Sempre que chegava o verão, senhor João, meu pai, armava a piscina de trezentos litros no quintal e cada final de semana, ele convidava amigos diferentes para virem fazer churrasco e permitir que os filhos brincassem entre si. Eu amava esses momentos.

Eu sendo a filha do meio, não tinha muitas opções de brincadeiras com meus irmãos. A Beatrice era quinze anos mais velha que eu, então já estava namorando e não brincava mais comigo. O Juninho, estava completando um aninho e eu não sabia brincar aquelas brincadeiras repetitivas que os bebês gostam. Eu estava com cinco anos e gostava de acreditar em contos de fadas e imitar a vida dos adultos. Então, quando surgiam crianças diferentes aos finais de semana, era o momento mais aguardado da semana.

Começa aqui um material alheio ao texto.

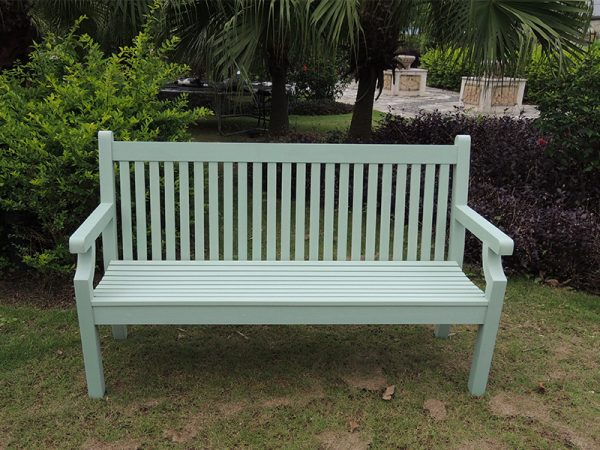 Simply Bench Design Glamorous Resin Garden Bench Outdoor Resin Medium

Meu pai é um homem sério, mas muito amável. Tem facilidade em fazer amizades e gosta de conversar. O que o estraga um pouco é o extremismo religioso, mas o que o estraga muito, é o machismo. É descendente de alemães, conservadores e rudes. Daí a origem do meu sobrenome: Stromps. Atualmente é aposentado da antiga FEPASA, trabalhou a vida toda como mecânico de trens, e esses amigos que ele trazia para casa, eram seus companheiros de trabalho.

Minha mãe, dona Fátima, é cozinheira de mão cheia. Na minha infância, ela trabalhava no orfanato da Santa Casa de Misericórdia de São Paulo. Hoje ela dedica seus dias a ficar em casa com meu pai, ambos só vendo notícias falsas e a cara enfiada no celular. Meu irmão ainda mora com eles, apesar de já ter trinta e dois anos, ainda é tratado como o bebê da casa.

Diferente da infância, onde nos divertíamos muito, hoje em dia os finais de semana que passo com eles, é regado a muito silêncio e conversas fúteis. Sinto muito a falta de um relacionamento amigável e cheio de amor. Desde que assumi minha homossexualidade, as coisas em casa ficaram bastante difíceis. Meus pais, devido a religiosidade extremista, já me condenaram ao inferno sem ser preciso passar pelo Juízo Final. E com isso, por eu já estar condenada, eles não se permitem me amar incondicionalmente, como em tese, teria que ser o amor dos pais pelos filhos. Enfim! Cada um sabe a dor e a alegria de ser quem é. Eu nasci assim, foram eles mesmos que me fizeram, então, não posso fazer nada.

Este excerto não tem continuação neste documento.